RiskScape expression language

RiskScape uses an expression language to allow models to be customized, for example for filtering or aggregating datasets. The expression language is similar to something like a spreadsheet formula or the various bits that make up SQL.

An expression can:

filter a dataset - building.height_m > 10
compute new values - round(hazard_intensity * 0.24 * road.replacement_cost)
apply a risk modelling function - damage_ratio(building, tsunami)
be used to group values for aggregation - region, risk
be used to apply an aggregation function - sum(loss)

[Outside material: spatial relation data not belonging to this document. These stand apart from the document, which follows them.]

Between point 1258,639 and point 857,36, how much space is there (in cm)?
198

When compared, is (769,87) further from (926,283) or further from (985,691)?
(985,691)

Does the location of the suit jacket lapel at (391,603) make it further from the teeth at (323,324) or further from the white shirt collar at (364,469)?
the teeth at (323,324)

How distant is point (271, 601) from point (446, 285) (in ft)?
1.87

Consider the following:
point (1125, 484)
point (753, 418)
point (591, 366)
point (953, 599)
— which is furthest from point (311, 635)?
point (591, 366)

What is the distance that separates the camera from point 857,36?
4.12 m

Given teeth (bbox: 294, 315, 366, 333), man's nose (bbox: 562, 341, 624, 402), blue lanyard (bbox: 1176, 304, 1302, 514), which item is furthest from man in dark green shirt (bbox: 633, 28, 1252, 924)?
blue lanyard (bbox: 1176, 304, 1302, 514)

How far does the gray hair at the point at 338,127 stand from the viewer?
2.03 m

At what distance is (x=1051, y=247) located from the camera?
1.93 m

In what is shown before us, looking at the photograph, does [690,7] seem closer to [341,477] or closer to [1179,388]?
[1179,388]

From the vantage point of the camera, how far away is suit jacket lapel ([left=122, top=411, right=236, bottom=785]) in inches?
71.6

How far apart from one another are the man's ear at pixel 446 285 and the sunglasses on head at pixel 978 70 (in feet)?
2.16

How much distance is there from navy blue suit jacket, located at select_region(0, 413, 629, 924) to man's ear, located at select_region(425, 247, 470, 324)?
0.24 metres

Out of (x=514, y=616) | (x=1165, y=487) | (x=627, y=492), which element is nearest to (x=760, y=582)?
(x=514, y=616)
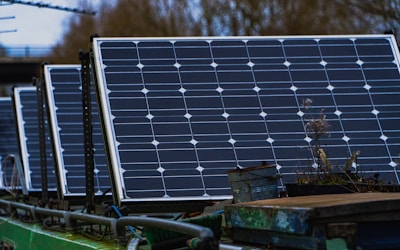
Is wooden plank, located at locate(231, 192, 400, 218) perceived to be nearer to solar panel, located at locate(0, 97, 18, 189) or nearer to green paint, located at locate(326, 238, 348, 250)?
green paint, located at locate(326, 238, 348, 250)

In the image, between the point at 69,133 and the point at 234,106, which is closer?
the point at 234,106

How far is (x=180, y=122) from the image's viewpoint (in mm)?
9445

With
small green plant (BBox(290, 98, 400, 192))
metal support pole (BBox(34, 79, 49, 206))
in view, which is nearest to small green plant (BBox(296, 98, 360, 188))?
small green plant (BBox(290, 98, 400, 192))

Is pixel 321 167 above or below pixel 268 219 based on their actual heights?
above

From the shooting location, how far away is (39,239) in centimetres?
985

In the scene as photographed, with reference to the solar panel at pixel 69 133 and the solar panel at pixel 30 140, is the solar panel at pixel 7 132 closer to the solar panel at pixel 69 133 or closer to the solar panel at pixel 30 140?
the solar panel at pixel 30 140

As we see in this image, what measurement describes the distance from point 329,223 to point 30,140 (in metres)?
11.3

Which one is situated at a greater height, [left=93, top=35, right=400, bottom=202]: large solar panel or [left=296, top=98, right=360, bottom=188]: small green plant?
[left=93, top=35, right=400, bottom=202]: large solar panel

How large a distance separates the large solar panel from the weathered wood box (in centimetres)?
296

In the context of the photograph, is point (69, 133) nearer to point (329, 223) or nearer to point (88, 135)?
point (88, 135)

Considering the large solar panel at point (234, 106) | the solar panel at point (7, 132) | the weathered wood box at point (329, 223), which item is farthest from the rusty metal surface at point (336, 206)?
the solar panel at point (7, 132)

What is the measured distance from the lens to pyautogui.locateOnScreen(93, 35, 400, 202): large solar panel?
9.03m

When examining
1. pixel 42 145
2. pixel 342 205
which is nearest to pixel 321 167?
pixel 342 205

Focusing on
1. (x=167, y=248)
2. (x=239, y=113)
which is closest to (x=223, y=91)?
(x=239, y=113)
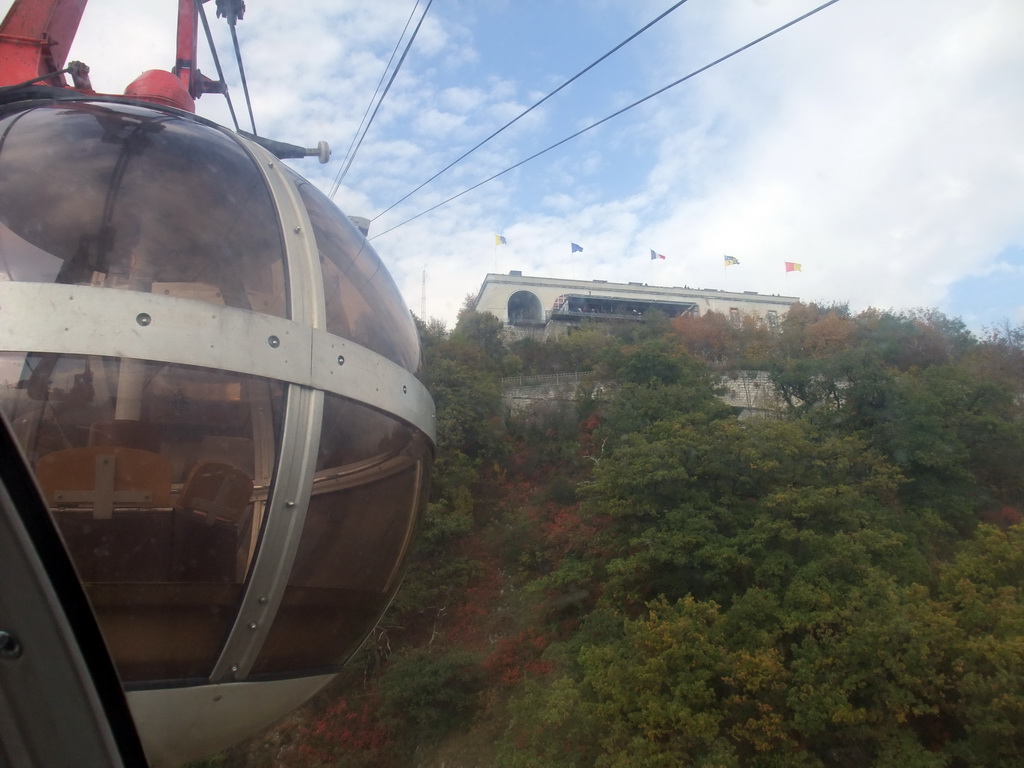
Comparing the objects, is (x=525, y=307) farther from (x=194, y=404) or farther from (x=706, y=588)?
(x=194, y=404)

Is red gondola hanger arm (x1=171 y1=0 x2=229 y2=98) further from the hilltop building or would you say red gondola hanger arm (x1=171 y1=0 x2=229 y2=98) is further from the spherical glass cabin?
the hilltop building

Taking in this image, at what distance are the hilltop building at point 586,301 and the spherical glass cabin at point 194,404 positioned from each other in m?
38.4

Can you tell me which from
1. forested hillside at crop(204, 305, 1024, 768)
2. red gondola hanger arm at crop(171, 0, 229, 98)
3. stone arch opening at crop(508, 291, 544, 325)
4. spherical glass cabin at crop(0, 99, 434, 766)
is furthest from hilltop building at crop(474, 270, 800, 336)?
spherical glass cabin at crop(0, 99, 434, 766)

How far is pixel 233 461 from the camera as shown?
1652 millimetres

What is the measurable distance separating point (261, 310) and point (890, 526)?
1560 centimetres

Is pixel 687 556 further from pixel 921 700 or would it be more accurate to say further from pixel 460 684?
pixel 460 684

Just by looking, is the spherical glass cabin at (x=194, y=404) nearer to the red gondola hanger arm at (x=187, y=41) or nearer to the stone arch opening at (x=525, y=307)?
the red gondola hanger arm at (x=187, y=41)

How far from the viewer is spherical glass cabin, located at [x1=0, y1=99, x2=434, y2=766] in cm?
153

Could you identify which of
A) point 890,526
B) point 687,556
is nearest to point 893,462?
point 890,526

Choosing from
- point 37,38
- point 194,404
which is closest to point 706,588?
point 37,38

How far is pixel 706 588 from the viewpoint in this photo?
12.3 m

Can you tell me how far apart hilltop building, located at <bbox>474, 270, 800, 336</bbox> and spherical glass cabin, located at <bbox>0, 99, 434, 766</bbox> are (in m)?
38.4

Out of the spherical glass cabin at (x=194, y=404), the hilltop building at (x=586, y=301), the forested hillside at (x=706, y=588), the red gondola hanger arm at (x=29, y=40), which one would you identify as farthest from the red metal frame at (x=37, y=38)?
the hilltop building at (x=586, y=301)

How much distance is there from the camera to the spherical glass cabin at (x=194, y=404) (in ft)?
5.00
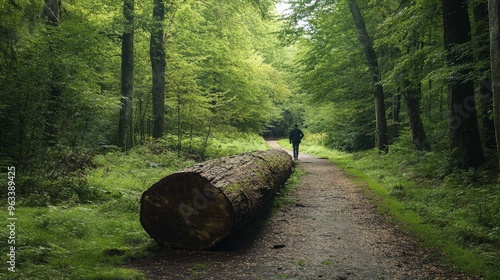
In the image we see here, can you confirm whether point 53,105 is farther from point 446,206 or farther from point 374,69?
point 374,69

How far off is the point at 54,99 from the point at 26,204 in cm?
256

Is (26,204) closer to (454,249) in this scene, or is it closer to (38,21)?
(38,21)

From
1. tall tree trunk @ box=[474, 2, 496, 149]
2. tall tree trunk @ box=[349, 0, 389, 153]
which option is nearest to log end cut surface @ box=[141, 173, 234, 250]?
tall tree trunk @ box=[474, 2, 496, 149]

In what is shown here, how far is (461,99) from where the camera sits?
9.65m

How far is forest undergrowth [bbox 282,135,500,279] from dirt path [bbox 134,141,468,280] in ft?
1.16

You can play with expressions using the riskscape expression command, e.g. riskscape expression eval 'ceil(1 + 0.7)' will print 2 to the console

Tip

This page describes the syntax and semantics of the RiskScape expression language. You may prefer to go through the How to write RiskScape expressions tutorial first, to learn about expressions through practical examples.

Language definition

Constants

The language supports declaring various simple constants, such as:

Integer - 456 - mapped internally to Java’s Long type - a 64bit signed integer
Floating - 0.212321 - mapped internally to Java’s Double type - a 64bit signed floating point number. Can be entered with scientific notation, e.g 5.27e-10.
Text - 'this is some text' - an arbitrary length string of text, surrounded by single quotes. Single quotes can be inserted in to a string by escaping them with a backslash, e.g. 'I don\'t like quotes'

Identifiers

Identifiers are a special kind of string that are used to identify various objects in an expression. An identifier is any unquoted word that begins with a letter and contains only letters, numbers and underscores (_).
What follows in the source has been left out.